■ **Task list**:
[1] Answer these questions about the Ruby post:
(a) Why does the author not include a link to the rant?
(b) What has the author never done with Ruby?
(c) According to the person quoted, what encourages colleagues to abuse Ruby's flexibility?
[2] Reproduce the Ruby post word for word, starting with "I’m not going" and going on through "your code later.".
[3] Summarize the Ruby post in two sentences.

■ **Document passage**:
************

I ran across a rant the other day from someone frustrated with Ruby on Rails. (I’d include a link, but the article has been deleted.) The main argument was this:
You cannot reason about your program, ever. There are no semantics!
I’m not going to take sides on whether he’s right; I’ve never written a line of Ruby. However, I believe I understand what he’s referring to. Ruby allows developers a great deal of flexibility. That flexibility can be a blessing when you want to use it yourself but a curse when others want to exercise it. The ability to redefine everything in sight can help you get your work done faster while confusing those who have to modify your code later.
The person quoted above complained that his colleagues had abused the flexibility of Ruby to the point that he couldn’t tell what their code did. He believes Ruby, and especially the Rails framework, encourages such abuse. A Ruby advocate might reply “Ruby is a powerful language, and with great power comes great responsibility. It’s not Ruby’s fault if your coworkers are irresponsible.” I don’t want to take sides in an argument over the virtues and vices of Ruby; I’m not qualified to comment. But there is a deeper issue that I do want to explore: the importance of being able to reason about code.

************

■ **Stored rows**:
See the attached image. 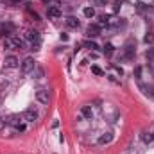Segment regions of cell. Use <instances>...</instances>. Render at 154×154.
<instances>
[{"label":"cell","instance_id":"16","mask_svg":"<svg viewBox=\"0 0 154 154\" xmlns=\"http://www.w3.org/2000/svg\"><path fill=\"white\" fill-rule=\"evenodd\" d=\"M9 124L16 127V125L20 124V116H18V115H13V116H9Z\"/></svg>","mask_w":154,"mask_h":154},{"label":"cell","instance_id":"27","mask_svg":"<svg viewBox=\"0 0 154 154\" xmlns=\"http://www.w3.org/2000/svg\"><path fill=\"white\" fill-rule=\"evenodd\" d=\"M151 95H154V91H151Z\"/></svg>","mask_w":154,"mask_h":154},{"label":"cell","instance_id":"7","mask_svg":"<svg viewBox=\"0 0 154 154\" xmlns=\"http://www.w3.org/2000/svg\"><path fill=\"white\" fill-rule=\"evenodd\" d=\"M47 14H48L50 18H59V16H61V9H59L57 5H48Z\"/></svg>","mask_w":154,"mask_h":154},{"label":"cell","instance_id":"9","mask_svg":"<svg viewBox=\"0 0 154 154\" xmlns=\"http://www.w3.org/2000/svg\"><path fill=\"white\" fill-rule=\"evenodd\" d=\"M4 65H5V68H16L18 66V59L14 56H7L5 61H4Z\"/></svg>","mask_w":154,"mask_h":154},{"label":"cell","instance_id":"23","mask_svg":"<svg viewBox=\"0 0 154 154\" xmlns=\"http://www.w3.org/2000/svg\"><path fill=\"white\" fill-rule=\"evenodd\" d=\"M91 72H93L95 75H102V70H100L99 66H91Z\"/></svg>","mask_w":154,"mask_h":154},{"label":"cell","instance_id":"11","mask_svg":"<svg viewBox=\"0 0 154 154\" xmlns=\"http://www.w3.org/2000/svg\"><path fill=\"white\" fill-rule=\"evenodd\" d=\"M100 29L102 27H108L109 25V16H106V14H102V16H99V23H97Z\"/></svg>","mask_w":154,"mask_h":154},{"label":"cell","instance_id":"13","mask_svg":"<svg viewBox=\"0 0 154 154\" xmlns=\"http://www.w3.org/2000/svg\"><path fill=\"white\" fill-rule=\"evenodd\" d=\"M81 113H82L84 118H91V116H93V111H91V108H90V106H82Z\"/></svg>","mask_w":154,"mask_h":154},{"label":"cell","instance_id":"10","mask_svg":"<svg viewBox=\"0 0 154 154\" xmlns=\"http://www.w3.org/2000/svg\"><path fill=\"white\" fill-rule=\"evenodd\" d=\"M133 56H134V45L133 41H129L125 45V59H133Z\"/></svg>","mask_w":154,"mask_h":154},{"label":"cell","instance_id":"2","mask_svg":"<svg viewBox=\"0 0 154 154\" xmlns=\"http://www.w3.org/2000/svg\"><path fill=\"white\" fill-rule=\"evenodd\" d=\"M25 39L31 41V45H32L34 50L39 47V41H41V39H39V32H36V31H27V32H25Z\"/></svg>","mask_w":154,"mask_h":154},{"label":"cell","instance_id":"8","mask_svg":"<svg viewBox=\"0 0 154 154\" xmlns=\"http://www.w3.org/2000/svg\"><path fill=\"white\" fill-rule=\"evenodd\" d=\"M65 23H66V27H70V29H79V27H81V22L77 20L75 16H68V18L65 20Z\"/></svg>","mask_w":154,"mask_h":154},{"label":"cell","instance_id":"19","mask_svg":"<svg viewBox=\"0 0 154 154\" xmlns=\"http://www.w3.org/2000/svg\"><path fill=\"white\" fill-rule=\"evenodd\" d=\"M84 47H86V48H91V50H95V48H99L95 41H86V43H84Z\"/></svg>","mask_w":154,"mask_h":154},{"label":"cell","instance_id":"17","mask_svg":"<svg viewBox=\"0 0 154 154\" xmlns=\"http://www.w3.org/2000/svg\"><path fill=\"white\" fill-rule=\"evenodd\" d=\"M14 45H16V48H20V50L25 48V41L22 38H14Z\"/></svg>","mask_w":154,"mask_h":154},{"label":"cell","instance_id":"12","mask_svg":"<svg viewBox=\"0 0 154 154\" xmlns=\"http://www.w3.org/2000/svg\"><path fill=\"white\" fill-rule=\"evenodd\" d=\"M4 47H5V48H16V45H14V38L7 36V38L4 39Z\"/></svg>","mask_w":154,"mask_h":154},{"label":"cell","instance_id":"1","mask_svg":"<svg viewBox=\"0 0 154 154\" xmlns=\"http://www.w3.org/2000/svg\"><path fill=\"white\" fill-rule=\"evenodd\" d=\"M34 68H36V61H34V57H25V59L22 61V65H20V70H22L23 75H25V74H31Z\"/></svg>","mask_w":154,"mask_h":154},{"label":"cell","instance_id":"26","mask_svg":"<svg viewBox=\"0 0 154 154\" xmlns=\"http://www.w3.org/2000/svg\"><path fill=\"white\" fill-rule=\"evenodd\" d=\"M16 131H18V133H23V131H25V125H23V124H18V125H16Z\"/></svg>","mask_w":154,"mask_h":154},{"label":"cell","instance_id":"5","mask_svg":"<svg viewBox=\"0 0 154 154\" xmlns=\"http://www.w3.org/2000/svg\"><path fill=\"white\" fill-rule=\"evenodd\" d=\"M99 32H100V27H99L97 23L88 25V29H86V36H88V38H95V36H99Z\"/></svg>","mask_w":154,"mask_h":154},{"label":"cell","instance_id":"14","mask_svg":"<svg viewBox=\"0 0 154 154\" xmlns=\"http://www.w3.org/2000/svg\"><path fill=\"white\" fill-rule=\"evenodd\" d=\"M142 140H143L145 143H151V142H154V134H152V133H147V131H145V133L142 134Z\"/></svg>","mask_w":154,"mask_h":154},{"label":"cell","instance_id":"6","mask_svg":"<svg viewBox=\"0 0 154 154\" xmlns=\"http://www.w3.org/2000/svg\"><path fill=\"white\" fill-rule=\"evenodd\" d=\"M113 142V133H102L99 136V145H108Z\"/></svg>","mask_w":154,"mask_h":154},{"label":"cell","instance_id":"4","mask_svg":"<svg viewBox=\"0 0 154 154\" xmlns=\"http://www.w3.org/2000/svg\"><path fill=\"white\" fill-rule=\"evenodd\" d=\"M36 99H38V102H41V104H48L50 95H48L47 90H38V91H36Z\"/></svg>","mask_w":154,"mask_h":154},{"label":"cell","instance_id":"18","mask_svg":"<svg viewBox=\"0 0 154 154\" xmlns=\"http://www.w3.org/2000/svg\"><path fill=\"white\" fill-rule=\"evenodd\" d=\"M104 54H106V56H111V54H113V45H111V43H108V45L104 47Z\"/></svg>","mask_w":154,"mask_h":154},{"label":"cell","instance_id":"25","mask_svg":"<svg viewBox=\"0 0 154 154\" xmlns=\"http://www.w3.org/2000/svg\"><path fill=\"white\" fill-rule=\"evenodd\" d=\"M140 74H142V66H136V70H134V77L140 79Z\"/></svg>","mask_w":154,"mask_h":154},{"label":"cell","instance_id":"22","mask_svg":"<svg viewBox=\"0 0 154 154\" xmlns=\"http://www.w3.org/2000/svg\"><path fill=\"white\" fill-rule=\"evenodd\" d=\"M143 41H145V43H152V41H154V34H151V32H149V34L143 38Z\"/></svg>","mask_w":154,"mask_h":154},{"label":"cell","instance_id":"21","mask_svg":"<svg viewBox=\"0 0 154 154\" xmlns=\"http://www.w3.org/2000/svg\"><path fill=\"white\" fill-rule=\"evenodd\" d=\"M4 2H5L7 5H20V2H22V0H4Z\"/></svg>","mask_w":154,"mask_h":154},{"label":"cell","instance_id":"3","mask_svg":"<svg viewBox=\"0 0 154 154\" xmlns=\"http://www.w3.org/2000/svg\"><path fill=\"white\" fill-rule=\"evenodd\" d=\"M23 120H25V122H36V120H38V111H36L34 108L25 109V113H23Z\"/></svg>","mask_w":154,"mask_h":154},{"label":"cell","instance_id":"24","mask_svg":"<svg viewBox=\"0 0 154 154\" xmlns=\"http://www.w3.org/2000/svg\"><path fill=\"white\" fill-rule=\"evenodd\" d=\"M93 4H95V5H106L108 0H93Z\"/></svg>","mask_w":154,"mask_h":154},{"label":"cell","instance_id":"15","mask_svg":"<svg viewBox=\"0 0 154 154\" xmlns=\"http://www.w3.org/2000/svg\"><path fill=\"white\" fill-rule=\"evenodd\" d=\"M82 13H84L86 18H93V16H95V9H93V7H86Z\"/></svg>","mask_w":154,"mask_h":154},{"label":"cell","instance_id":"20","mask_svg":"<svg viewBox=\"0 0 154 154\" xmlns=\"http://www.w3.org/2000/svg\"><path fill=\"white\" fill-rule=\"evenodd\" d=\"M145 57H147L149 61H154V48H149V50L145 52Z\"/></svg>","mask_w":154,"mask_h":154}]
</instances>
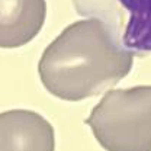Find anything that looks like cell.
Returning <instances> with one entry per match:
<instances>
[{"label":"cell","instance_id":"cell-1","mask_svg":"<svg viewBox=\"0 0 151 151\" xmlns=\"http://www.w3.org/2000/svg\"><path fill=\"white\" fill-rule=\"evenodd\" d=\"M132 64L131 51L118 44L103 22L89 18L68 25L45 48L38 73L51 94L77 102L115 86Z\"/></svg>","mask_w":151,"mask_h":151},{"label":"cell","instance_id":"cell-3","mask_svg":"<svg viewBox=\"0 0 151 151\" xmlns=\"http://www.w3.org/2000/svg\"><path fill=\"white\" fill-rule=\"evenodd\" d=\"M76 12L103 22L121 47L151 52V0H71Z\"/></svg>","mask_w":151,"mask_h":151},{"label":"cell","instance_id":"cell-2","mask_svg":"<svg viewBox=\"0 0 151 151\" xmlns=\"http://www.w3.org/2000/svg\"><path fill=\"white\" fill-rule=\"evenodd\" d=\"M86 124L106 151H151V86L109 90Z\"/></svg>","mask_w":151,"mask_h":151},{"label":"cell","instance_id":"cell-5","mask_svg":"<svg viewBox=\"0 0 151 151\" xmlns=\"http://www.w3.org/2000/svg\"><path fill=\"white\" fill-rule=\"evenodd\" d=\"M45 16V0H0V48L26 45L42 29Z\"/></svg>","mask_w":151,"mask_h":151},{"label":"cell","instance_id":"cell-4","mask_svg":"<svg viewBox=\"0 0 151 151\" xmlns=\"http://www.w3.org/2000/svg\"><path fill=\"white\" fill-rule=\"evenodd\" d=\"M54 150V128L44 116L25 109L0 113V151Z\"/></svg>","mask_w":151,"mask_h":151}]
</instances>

************

■ **Set of answers**:
[1]
(a) The article has been deleted.
(b) The author has never written a line of Ruby.
(c) Ruby, and especially the Rails framework.

[2]
I’m not going to take sides on whether he’s right; I’ve never written a line of Ruby. However, I believe I understand what he’s referring to. Ruby allows developers a great deal of flexibility. That flexibility can be a blessing when you want to use it yourself but a curse when others want to exercise it. The ability to redefine everything in sight can help you get your work done faster while confusing those who have to modify your code later.

[3] The author came across a rant from someone whose colleagues had abused Ruby's flexibility so much that he could not tell what their code did, and who blamed Ruby and especially Rails for encouraging it. Declining to take sides on Ruby, the author notes that flexibility can help one developer work faster while confusing those who later modify the code, and sets out to explore the importance of being able to reason about code.